§ **TO BE DONE**:
1. Do these statements agree with the text on the Laurel query language? (a) The author is actively developing Laurel. (b) Laurel calls return "yield." (c) In SQL, bind uses a "lateral cross join." Answer yes or no for each, and quote the deciding words.
2. Carry on the text on the Laurel query language from its last sentence.

§ **TEXT PROVIDED**:

Laurel is an experimental query language. I'm not actively working on it. I expect to add things here and there as inspiration strikes, and eventually turn it into something I actually use.

Goals:

  • Syntax that makes monadic semantics more apparent

    Multisets and lists are two data structures commonly manipulated in query languages such as SQL. These collection types are inherently monadic but SQL obscures this.

    A monad T has operations return : a -> T and bind : T a -> (a -> T b) -> T b satisfying the following laws:

    • bind (return x) f = f x (left identity)
    • bind ma return = ma (right identity)
    • bind (bind ma f) g = bind ma (\a -> bind (f a) g) (associativity)

    In SQL, return is translated as [[ return x ]] = VALUES( [[ x ]] ). bind is more complicated, using a "lateral cross join". As an example, bind (return 1) (\a -> return (a + 1)) translates to SELECT b.* FROM (VALUES (1)) AS a(it) CROSS JOIN LATERAL (VALUES (a.it + 1)) AS b(it). What a mouthful! The monad laws cleanly predict the result of the query:

    bind (return 1) (\a -> return (a + 1))
    = { left identity }
    return (1 + 1)
    = { 1 + 1 = 2 }
    return 2
    

    In other words, that SQL query is equivalent to VALUES (2). I find it way easier to do equational reasoning with a syntax that makes the monad laws explicit, rather than whatever arcane stuff is going on in SQL.

    In Laurel, return is called yield and bind ma (\a -> mb) is written for a in ma mb. The monad laws show up as:

    • for a in (yield x) mb = mb[a := x] (left identity)
    • for a in ma yield a = ma (right identity)
    • for b in (for a in ma mb) mc = for a in ma for b in mb mc (associativity)
  • Left-to-right syntax

    In SQL you write SELECT t.column1, ..., t.columnN FROM table AS t, naming the columns before the table. While writing those columns you can't get auto-complete or type checking because the tooling won't know which table you're talking about.

§ **ENTRIES**:
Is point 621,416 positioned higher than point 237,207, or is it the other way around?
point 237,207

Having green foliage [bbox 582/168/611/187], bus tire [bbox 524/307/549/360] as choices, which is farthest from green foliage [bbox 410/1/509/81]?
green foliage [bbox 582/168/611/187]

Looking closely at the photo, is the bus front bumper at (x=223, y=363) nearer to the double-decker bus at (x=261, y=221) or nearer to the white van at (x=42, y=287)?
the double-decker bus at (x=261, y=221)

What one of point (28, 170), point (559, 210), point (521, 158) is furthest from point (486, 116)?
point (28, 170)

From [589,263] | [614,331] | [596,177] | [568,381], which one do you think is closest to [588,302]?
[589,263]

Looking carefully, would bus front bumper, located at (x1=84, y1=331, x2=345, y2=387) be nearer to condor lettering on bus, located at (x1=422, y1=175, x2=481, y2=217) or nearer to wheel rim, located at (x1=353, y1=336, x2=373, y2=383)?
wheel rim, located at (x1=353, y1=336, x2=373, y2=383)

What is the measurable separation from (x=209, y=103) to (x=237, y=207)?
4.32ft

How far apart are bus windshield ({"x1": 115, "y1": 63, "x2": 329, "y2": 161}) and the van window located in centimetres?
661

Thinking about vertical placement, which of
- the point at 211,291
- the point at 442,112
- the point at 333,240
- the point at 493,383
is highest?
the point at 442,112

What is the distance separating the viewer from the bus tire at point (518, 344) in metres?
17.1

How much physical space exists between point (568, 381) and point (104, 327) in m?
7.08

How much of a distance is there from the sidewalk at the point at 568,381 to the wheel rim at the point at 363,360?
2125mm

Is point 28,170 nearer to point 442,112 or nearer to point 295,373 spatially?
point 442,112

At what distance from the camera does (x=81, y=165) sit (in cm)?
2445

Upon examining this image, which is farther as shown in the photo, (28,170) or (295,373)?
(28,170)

---

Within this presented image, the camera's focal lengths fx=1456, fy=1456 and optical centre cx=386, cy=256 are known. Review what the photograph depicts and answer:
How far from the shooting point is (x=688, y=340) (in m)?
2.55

§ **TASK-BY-TASK OUTPUTS**:
1.
(a) No: "I'm not actively working on it."
(b) Yes: "In Laurel, return is called yield"
(c) Yes: "bind is more complicated, using a "lateral cross join"."

2.
    In Laurel you write the table before the columns:

    for t in tables.table yield t.{ column1, ..., columnN }  
    

    In which hypothetical tooling could offer you column name suggestions while you type (cursor represented by |):

    for t in tables.table yield t.{ |}
    
                                       Auto-complete
                                    -------------------
                                    > column1 : Int
                                      column2 : Bool
                                      ...
                                      columnN : String
    
  • More granular types for queries

    I want to use types to differentiate between queries that return a List, Multiset, or Set of rows. Some queries even involve Maps.

    For example, I like to explictly think of SQL's GROUP BY as creating a Map and then folding each of the Map's values. In Laurel, SELECT category, SUM(cost) FROM transactions GROUP BY category would be written as tables.transactions group by _.category |> map sum. tables.transactions group by _.category creates a Map String (Multiset Dollars), and map sum fold each Multiset Dollars into a Dollars by adding the elements together.

  • First class support for algebraic datatypes

    I want to store sum types in my database!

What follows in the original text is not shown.